[Passage shown]

Extinct genus of reptiles

Lomasuchus is an extinct genus of peirosaurid notosuchian known from the Late Cretaceous (Santonian stage) of Neuquén Province, western central Argentina. It contains a single species, Lomasuchus palpebrosus.

It is known only from the holotype MOZ 4084 PV which was found in the Loma de la Lata locality of the Neuquén Province, Patagonia. It was originally reported as collected from sediments of the Rio Colorado Subgroup, Neuquén Group. Later, Hugo and Leanza (2001) noted that this specimen was actually collected from the underlying Portezuelo Formation of the Rio Neuquén Subgroup, Neuquén Group. More recent stratigraphic work on this area identified that horizon as belonging to the younger, Coniacian-age, Plottier Formation of the Rio Neuquén Subgroup. This horizon is currently considered to pertain to the Santonian-age Bajo de la Carpa Formation of the Rio Colorado Subgroup.

Lomasuchus had a deep, narrow snout characteristic of peirosaurids. The serrated teeth were compressed, although not to the extent seen in other related genera such as Peirosaurus. Many similarities can be seen between its morphology and that of the related Uberabasuchus, such as the narrow snout and a groove at the maxilla-premaxilla contact that accommodated for an enlarged fourth mandibular tooth. The two genera are distinguished from one another on the basis of several features, including the shape of the orbits.

Lomasuchus lends its name to a subfamily of peirosaurids called the Lomasuchinae. Lomasuchinae was constructed in 2004 and included Lomasuchus (the type genus), and a tribe called Mahajangasuchini, which included Mahajangasuchus and Uberabasuchus. Mahajangasuchus is now placed outside Peirosauridae in a different family, Mahajangasuchidae.

[/Passage shown]
[The data]

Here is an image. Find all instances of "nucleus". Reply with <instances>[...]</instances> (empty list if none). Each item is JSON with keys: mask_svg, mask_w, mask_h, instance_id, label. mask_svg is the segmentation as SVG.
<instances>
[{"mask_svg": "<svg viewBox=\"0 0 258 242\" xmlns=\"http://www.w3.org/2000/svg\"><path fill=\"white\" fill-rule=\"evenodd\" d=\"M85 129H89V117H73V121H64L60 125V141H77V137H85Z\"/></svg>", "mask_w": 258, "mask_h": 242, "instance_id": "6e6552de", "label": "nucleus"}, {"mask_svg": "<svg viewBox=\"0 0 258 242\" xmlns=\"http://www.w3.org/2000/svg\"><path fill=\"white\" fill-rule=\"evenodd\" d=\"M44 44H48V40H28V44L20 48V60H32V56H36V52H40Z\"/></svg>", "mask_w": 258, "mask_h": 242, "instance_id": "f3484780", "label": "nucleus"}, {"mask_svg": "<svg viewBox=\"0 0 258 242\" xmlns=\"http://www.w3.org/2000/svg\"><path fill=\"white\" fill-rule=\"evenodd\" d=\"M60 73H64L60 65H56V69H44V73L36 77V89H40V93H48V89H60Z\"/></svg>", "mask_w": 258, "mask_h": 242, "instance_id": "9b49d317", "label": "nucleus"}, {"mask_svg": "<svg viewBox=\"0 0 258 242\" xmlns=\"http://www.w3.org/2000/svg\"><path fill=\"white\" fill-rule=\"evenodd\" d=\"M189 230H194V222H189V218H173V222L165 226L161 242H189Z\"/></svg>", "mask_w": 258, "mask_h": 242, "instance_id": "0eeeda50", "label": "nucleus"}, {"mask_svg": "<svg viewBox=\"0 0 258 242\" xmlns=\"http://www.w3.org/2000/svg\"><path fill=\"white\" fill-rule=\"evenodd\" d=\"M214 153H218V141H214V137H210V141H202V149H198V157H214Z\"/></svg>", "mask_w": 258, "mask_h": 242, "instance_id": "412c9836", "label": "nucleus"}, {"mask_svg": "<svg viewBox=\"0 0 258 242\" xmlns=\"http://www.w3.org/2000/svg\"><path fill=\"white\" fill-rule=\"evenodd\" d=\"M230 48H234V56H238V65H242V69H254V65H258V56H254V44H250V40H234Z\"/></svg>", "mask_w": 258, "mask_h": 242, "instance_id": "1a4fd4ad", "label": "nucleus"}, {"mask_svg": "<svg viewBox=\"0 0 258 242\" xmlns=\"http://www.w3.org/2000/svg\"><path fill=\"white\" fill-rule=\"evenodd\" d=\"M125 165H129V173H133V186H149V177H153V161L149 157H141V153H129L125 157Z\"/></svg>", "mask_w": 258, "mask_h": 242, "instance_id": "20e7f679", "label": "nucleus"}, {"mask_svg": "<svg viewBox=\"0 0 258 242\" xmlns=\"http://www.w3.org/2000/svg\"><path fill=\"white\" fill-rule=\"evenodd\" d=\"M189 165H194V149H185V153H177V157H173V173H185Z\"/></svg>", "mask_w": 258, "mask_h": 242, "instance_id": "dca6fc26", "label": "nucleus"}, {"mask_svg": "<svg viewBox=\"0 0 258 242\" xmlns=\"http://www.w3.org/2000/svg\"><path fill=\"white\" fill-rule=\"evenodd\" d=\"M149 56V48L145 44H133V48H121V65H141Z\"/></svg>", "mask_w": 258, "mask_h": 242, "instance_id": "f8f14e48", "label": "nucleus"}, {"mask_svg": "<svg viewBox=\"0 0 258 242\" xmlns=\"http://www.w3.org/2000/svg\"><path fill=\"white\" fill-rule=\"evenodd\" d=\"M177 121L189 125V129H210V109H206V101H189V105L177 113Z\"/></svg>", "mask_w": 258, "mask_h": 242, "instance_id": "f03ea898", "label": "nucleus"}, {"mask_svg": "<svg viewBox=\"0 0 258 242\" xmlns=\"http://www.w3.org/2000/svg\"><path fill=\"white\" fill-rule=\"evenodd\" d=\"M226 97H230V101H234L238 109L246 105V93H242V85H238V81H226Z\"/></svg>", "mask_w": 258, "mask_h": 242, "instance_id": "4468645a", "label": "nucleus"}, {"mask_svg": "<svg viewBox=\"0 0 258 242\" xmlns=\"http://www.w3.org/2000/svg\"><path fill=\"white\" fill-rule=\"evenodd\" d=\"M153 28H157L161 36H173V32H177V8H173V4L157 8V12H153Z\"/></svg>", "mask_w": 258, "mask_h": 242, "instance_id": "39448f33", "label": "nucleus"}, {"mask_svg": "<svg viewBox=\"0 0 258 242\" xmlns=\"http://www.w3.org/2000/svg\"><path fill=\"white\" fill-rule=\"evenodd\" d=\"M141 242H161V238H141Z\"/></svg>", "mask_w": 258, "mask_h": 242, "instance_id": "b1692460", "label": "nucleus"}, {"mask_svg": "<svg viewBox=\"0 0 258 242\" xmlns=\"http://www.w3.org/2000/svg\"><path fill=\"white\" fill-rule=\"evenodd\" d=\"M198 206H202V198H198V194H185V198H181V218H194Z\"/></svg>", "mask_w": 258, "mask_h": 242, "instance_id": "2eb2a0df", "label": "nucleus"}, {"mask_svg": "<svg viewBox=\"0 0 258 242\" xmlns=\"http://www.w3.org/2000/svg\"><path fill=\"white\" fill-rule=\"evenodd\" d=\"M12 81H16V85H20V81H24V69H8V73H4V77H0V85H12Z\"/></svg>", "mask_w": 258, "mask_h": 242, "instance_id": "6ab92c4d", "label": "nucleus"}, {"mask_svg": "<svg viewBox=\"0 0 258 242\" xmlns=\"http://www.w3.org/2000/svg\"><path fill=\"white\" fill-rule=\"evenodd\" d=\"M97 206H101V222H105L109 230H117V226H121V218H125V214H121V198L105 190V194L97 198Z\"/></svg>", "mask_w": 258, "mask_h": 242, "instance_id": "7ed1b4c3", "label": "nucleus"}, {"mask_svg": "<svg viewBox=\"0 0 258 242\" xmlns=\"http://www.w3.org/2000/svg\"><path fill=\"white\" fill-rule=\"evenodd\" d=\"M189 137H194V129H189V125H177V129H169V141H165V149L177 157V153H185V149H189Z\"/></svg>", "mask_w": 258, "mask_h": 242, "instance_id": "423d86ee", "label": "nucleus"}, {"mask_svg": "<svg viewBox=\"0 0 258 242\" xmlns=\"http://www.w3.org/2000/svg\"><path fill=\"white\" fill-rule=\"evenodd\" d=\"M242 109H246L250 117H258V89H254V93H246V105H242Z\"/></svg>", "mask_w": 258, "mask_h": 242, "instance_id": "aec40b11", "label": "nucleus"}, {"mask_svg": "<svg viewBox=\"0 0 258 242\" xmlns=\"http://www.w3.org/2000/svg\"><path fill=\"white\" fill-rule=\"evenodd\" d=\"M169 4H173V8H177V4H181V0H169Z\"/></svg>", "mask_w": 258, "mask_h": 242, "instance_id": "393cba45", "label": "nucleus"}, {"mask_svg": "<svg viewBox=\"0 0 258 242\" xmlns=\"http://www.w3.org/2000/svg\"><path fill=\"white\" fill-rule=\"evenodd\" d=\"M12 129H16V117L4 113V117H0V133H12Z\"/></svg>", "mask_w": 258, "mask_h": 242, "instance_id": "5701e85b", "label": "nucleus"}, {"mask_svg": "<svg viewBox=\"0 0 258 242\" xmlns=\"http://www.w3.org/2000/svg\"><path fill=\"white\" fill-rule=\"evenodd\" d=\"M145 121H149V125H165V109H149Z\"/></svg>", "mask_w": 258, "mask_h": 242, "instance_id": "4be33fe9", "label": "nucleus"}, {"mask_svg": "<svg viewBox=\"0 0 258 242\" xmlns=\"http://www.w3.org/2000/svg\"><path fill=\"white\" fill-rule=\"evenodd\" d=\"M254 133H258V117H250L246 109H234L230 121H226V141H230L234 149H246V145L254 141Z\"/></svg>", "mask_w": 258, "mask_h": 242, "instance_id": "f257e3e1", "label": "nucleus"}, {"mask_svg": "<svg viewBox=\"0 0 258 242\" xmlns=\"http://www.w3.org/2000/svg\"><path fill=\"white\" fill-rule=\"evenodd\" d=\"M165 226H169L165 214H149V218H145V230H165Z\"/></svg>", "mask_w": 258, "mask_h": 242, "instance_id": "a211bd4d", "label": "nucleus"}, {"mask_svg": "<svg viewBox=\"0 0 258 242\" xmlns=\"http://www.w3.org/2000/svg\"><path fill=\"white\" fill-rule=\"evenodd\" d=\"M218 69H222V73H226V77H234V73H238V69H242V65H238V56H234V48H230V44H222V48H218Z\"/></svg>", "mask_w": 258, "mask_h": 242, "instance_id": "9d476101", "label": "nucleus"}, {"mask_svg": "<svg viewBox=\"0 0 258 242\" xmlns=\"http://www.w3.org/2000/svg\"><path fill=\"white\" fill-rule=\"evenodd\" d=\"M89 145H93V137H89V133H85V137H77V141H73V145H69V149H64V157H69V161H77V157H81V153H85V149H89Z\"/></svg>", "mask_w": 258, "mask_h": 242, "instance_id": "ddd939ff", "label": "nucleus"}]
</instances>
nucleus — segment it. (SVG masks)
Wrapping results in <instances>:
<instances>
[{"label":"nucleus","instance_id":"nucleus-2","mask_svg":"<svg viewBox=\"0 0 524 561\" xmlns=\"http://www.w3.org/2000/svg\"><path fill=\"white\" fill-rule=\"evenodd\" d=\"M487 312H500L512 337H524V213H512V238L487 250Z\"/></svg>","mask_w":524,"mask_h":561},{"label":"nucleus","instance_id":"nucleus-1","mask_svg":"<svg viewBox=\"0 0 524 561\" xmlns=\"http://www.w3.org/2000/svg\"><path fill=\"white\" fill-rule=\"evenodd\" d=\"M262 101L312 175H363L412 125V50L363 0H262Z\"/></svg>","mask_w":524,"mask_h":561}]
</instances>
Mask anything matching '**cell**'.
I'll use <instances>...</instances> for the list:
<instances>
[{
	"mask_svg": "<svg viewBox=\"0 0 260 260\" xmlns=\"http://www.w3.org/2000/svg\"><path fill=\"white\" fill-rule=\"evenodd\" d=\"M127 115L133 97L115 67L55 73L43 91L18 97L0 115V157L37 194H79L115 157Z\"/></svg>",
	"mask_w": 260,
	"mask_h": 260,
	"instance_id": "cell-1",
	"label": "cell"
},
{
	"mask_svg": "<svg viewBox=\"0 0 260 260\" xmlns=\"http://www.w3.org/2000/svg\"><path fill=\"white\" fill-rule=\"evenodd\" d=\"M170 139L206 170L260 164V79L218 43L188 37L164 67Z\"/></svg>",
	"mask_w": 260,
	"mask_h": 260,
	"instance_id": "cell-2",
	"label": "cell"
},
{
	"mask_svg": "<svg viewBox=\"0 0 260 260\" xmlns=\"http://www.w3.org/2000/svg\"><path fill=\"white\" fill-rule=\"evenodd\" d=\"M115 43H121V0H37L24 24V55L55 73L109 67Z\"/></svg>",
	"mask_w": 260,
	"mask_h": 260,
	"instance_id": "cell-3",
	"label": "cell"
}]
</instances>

[/The data]

### Activities
**1.** In the passage on Lomasuchus, what is the identifier of the holotype?
**2.** Repeat the passage on Lomasuchus word for word, everything from "Lomasuchus lends its" down to "different family, Mahajangasuchidae.".

### Solutions to the problems
**1.** MOZ 4084 PV

**2.**
Lomasuchus lends its name to a subfamily of peirosaurids called the Lomasuchinae. Lomasuchinae was constructed in 2004 and included Lomasuchus (the type genus), and a tribe called Mahajangasuchini, which included Mahajangasuchus and Uberabasuchus. Mahajangasuchus is now placed outside Peirosauridae in a different family, Mahajangasuchidae.